→ **Excerpt provided**

+ + + + + + +

3. Principles and philosophies. My wife and I share certain beliefs and raise our children accordingly. We feel that our guardian should respect those beliefs even if they don’t necessarily follow them. Some things we considered are:
• Importance of family and friendship
• Morals and values
• Spiritual or religious beliefs and participation in a spiritual community
• Level of education and the importance of education
• Philosophy of child-rearing and discipline
• Sports and extracurricular activity participation
• Strength of their marriage
4. Logistics. We then looked to see if our choices were practical. The guardian(s) didn’t need to be the rich uncle portrayed in children’s movies, but at minimum they needed to be able to take care of themselves. Children are an expensive joy and privilege. However, your guardian’s financial situation should not take them off the list. With sufficient life insurance and estate planning, your children can have all their needs more than taken care of. Below are some other practical questions we considered:
• Age and health of the guardians and of the children. Could your chosen guardians really keep up with your one-year-old triplets?
• Lifestyle. Is your chosen guardian a wildlife photographer that spends months in Patagonia?
• Location. All our family lives in Southern California, would it be the best choice to send our children to live in rural Maine with Grand Aunt Viola?

+ + + + + + +

→ **Source material**
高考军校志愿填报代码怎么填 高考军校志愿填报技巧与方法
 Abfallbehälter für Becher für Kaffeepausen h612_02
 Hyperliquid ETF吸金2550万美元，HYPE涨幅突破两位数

+ + + + + + +

→ **Required action 1**
Translate this sentence from the guidance on choosing a guardian into Spanish: "Children are an expensive joy and privilege."
→ **Required action 2**
According to the guidance on choosing a guardian, what two things can make sure the children have all their needs more than taken care of?
→ **Required action 3**
Carry on the guidance on choosing a guardian from where it stops.
The lines have no connection to the guidance on choosing a guardian.

→ **Expected answer 1**
Los hijos son una alegría y un privilegio costosos.

→ **Expected answer 2**
Sufficient life insurance and estate planning.

→ **Expected answer 3**
• Other children. If your chosen guardian has other children, are they equipped to diffuse potential tension between children in the household?
Choosing a guardian for our children was a tough but necessary choice we had to make as parents. No choice will ever be perfect, because no one will ever replace you. Just think about what you care about most and trust yourself. Don’t be afraid to ask people (especially those you are considering as guardians) for their input. A trusted friend or spiritual advisor can provide a valuable outsider’s perspective. An estate planning attorney can be a valuable source for advice based on his or her experience, and more so if you and your spouse disagree on potential guardians or if you just can't decide.
Finally, remember to talk to everyone involved: the guardians, other family, and, when they’re old enough, the children. Make sure everyone is comfortable with their roles and the choices you have made.